> [Document section]
——————

Sunday, February 19, 2006

Another Week

This has been a week. Class was tough- student teaching is hard. I was a people pleaser and a grade chaser when I was in high school, and most of my students don't have that motivation. It's hard to figure out how to get them to do the stuff they need to do to get the grades, to pass the class.

On the other hand, I went to a concert this week with an attractive male acquaintance (let's call him John). The concert was great, and I don't know exactly what's going on with the acquaintance but I'm happy enough just to make a new friend. I've spent so much time taking care of my husband and sacrificing for him, it will be nice for a change to have friends I can do things with, like my female friend- let's call her Becca.

I know that I'm not really in a good place for a more serious relationship, and friendships build slowly, but let's just say that I wouldn't be adverse to some slow building between myself and John. Who knows if he even feels that way himself- I have no radar whatsoever after being with the same man for a decade. But at least he wants to go out again this week. So I wasn't boring enough (as a future friend or otherwise) to not propose another outing....

Not to mention that during the evening's conversations, he talked fiscal responsibility. After all the second jobs and stealing I have encountered from my husband frugality really turns me on.

——————

> [Data provided]
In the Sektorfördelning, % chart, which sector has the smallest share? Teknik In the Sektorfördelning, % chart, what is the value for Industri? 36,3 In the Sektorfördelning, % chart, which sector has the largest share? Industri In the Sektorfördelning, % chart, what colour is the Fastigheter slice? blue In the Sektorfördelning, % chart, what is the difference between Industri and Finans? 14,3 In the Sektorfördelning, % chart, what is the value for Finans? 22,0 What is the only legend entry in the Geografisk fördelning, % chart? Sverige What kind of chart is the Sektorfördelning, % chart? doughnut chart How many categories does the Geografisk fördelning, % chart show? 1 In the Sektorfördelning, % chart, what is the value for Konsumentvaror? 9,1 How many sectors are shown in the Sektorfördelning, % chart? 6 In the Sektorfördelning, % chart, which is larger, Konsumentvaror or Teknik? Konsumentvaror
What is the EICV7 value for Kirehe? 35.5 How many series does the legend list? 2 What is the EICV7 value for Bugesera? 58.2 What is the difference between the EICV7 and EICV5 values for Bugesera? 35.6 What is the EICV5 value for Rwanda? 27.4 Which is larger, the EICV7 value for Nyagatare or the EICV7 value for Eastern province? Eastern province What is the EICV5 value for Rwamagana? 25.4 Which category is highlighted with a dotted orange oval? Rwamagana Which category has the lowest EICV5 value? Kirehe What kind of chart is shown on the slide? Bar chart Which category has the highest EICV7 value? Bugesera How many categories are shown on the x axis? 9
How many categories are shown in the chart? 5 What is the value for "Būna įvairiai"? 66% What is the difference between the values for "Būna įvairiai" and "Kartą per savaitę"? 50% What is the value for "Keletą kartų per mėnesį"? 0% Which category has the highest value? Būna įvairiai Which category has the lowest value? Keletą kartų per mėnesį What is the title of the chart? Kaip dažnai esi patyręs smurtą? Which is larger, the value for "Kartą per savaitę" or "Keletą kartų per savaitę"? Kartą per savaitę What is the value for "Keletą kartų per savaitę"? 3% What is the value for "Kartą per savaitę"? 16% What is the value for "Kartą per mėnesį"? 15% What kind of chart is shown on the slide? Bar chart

——————

> [Task prompt]
Can you continue the blog entry about a hard week of student teaching and a concert outing, picking up right after its last sentence?

> [Answer to the exercise]
Yesterday when husband was over working on the house (I tried to be out most of the time he was here, but since he's not returning my phonecalls or emails about practical things such as money, the dogs, and the house I have to get him when I can) for about five minutes I thought that divorce couldn't be that bad after all he's put me through. That was the first time I've felt that way. Maybe things can move along to the upswing- I'm so tired of feeling sad, hurt, and rejected. I want to be young and carefree- at least one night a week. I've sacrificed myself and my happiness and youth for the last five years as I've dealt with a variety of avoidable and unavoidable tragedies- the two times husband lost his job, his diagnosis with schizophrena, his overspending problems, lots of things breaking in the house when I was working three jobs just to pay the NORMAL bills- I deserve to have fun once in a while.

Thursday night I had the best time I'd had in months. Maybe in over a year. I was out with an attractive guy, no matter what the meaning of that was, I was listening to a good band, I was jumping and dancing with the music and I was happy. Here's to finding that more often.

1 comment:

cmhl said...

good for you!!!! I"m glad you had fun--- fun is good.